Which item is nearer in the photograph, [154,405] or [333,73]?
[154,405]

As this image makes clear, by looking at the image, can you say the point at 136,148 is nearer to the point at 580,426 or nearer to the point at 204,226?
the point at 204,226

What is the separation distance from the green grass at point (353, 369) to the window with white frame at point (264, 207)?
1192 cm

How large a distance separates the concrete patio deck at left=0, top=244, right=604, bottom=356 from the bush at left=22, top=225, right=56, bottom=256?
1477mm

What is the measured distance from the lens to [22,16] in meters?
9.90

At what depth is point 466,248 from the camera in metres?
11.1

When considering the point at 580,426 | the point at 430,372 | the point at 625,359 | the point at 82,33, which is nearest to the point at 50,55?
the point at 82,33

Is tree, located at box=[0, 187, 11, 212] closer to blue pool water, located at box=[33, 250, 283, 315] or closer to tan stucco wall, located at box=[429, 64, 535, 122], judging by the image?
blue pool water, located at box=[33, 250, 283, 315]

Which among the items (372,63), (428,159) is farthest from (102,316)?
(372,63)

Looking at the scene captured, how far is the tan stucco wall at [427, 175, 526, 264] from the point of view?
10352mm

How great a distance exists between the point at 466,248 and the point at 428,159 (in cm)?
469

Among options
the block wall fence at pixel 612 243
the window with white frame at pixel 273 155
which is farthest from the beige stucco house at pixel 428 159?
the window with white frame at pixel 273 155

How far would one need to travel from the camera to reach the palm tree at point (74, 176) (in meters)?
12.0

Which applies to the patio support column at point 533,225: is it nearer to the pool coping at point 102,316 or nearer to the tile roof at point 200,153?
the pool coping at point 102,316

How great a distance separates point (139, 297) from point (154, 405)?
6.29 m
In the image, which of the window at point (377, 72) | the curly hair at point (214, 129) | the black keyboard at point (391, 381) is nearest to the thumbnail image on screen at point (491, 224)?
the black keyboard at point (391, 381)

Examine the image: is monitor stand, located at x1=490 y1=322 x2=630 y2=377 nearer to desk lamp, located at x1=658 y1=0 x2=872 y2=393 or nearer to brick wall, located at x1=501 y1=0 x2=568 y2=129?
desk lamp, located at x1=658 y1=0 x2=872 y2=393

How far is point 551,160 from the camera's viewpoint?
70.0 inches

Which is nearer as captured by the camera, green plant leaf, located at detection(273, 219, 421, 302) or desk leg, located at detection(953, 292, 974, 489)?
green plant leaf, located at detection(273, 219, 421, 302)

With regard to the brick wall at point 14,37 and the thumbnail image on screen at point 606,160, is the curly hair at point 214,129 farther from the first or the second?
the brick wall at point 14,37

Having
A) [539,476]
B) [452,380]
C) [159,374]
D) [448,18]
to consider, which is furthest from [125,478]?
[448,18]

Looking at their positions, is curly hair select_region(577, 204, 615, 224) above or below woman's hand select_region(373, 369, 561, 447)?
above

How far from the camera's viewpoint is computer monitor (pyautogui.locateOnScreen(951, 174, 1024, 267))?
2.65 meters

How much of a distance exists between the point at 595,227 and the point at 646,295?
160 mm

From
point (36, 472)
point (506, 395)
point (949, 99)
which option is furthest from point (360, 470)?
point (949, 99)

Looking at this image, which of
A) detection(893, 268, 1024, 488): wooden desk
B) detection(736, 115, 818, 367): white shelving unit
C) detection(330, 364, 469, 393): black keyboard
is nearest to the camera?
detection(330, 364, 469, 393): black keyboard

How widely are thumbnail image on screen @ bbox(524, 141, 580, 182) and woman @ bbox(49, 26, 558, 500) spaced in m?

▬▬▬▬▬▬

Do this:
Rewrite the lines from the one containing "Which is nearer" through the end of the records, changing "curly hair" to "dark hair" and leaving everything else unchanged.

Answer in full:
Which is nearer as captured by the camera, green plant leaf, located at detection(273, 219, 421, 302) or desk leg, located at detection(953, 292, 974, 489)?
green plant leaf, located at detection(273, 219, 421, 302)

With regard to the brick wall at point 14,37 and the thumbnail image on screen at point 606,160, is the dark hair at point 214,129 farther from the first or the second?
the brick wall at point 14,37

Having
A) [539,476]
B) [452,380]
C) [159,374]
D) [448,18]
to consider, which is furthest from [125,478]?
[448,18]

Looking at their positions, is dark hair select_region(577, 204, 615, 224) above or below woman's hand select_region(373, 369, 561, 447)?
above

How far from the camera's viewpoint is computer monitor (pyautogui.locateOnScreen(951, 174, 1024, 267))?
2.65 meters

How much of a distance exists between the point at 595,227 and the point at 646,295?
160 mm

From
point (36, 472)
point (506, 395)
point (949, 99)
which option is furthest from point (360, 470)?
point (949, 99)

Looking at this image, which of
A) detection(893, 268, 1024, 488): wooden desk
B) detection(736, 115, 818, 367): white shelving unit
C) detection(330, 364, 469, 393): black keyboard
is nearest to the camera?
detection(330, 364, 469, 393): black keyboard

How widely are thumbnail image on screen @ bbox(524, 141, 580, 182) and woman @ bbox(49, 26, 558, 500) spaced in m?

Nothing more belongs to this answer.